So what does that have to do with Operation Exodus and story telling? Well, each and every one of the tutors that teach at Operation Exodus are SO committed to their faith – they’re SOLD OUT to God’s faithfulness – not because someone told them to believe that way but because they have had to live it and rely on it in their own lives in a personal way. They’ve either lost parents, or have family members in gangs or who have been gunned down on the streets, or have siblings from different fathers, or have family who live on the streets, or have friends living a promiscuous lifestyle, or expectations are that they won’t graduate from High School. You name it – they’ve had to deal with it a whole lot more than I have and they all have stories…great stories of God’s redemptive power.
So that means they’re all writers! Writing stories that don’t match the norm of where they live.

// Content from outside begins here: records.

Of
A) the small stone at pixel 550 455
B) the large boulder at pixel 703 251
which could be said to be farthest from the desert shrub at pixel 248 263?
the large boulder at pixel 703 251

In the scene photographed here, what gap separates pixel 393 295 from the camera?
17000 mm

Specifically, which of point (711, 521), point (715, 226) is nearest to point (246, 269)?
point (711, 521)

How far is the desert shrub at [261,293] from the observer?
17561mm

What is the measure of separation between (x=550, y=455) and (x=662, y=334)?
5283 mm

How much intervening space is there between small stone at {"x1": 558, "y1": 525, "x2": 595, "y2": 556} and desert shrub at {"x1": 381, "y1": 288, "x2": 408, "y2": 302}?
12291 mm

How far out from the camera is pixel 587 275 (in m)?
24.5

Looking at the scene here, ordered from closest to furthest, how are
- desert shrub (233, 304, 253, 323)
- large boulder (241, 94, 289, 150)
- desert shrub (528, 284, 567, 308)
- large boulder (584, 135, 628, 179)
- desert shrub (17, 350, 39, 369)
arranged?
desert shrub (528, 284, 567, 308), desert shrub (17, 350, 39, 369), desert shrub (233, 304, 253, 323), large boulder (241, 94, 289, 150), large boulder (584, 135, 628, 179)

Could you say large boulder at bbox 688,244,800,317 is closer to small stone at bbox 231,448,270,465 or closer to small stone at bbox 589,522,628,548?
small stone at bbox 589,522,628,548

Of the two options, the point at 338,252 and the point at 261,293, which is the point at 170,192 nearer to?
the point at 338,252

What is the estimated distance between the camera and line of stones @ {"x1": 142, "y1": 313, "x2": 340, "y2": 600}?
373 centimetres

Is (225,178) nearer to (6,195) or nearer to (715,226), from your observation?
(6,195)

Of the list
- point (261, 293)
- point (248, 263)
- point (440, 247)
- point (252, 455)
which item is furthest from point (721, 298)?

Writing stories of a better way to live life. Making a difference in the lives of young kids by mentoring them in a program that gets them off the streets and directs them to their Creator and gives them tangible tools to succeed in life. And it’s hard and exhausting and yet they continue to walk alongside these children – day by day, and sometimes on Saturdays, and then they spend several nights a week at their churches worshipping God (mind you…not for just the 90 min. every Sunday that we here are accustomed to but more like 3 hours on a Sunday morning), growing in their own character and living a lifestyle that far outshines my feeble faith. They are writing their own personal stories…and helping the kids at Operation Exodus to write theirs. And it’s exhausting, but they live for storytelling…and they’re so good at it.
The grace part of this is that the heartbeat of Christianity is being awakened by God, whether you live in California or the Inner City of New York, sought out by His relentless love despite our tendency to wander, despite whether we worship for 90 minutes or 180 minutes, and then by God’s grace making a difference. Its amazing and I am in awe and overwhelmed by being forgiven. It makes me whole, which makes me more helpful in this world and helps me understand this grace thing, which better enables me to serve others.
Operation Exodus tutors! You ROCK…..and I was honored to work alongside you all.